Task directions
The records that follow are to be copied word for word. Pictures should be omitted.
════════════════════
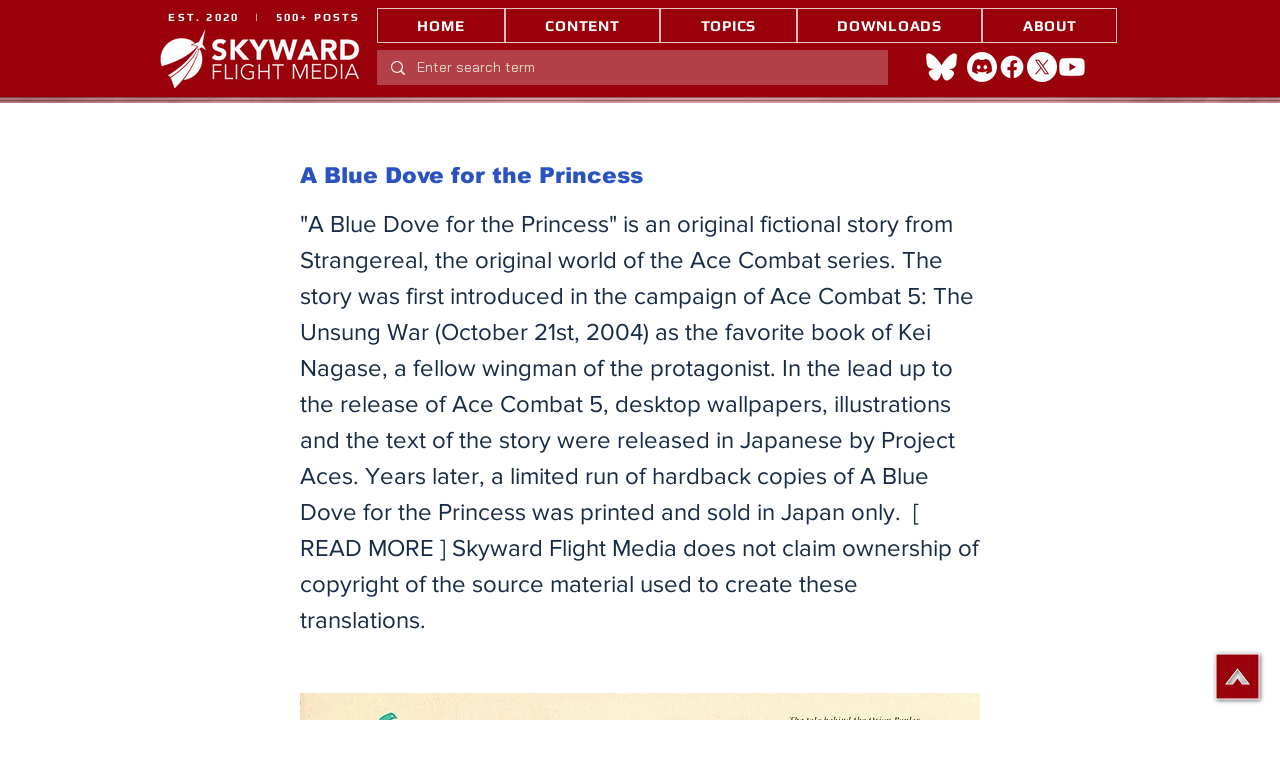

--- FILE ---
content_type: text/html; charset=utf-8
request_url: https://www.google.com/recaptcha/api2/aframe
body_size: 270
content:
<!DOCTYPE HTML><html><head><meta http-equiv="content-type" content="text/html; charset=UTF-8"></head><body><script nonce="ugz_kKYM7UG9So-5RyWXCQ">/** Anti-fraud and anti-abuse applications only. See google.com/recaptcha */ try{var clients={'sodar':'https://pagead2.googlesyndication.com/pagead/sodar?'};window.addEventListener("message",function(a){try{if(a.source===window.parent){var b=JSON.parse(a.data);var c=clients[b['id']];if(c){var d=document.createElement('img');d.src=c+b['params']+'&rc='+(localStorage.getItem("rc::a")?sessionStorage.getItem("rc::b"):"");window.document.body.appendChild(d);sessionStorage.setItem("rc::e",parseInt(sessionStorage.getItem("rc::e")||0)+1);localStorage.setItem("rc::h",'1767292951650');}}}catch(b){}});window.parent.postMessage("_grecaptcha_ready", "*");}catch(b){}</script></body></html>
════════════════════
Exercise response
--- FILE ---
content_type: text/html; charset=utf-8
request_url: https://www.google.com/recaptcha/api2/aframe
body_size: 270
content:
<!DOCTYPE HTML><html><head><meta http-equiv="content-type" content="text/html; charset=UTF-8"></head><body><script nonce="ugz_kKYM7UG9So-5RyWXCQ">/** Anti-fraud and anti-abuse applications only. See google.com/recaptcha */ try{var clients={'sodar':'https://pagead2.googlesyndication.com/pagead/sodar?'};window.addEventListener("message",function(a){try{if(a.source===window.parent){var b=JSON.parse(a.data);var c=clients[b['id']];if(c){var d=document.createElement('img');d.src=c+b['params']+'&rc='+(localStorage.getItem("rc::a")?sessionStorage.getItem("rc::b"):"");window.document.body.appendChild(d);sessionStorage.setItem("rc::e",parseInt(sessionStorage.getItem("rc::e")||0)+1);localStorage.setItem("rc::h",'1767292951650');}}}catch(b){}});window.parent.postMessage("_grecaptcha_ready", "*");}catch(b){}</script></body></html>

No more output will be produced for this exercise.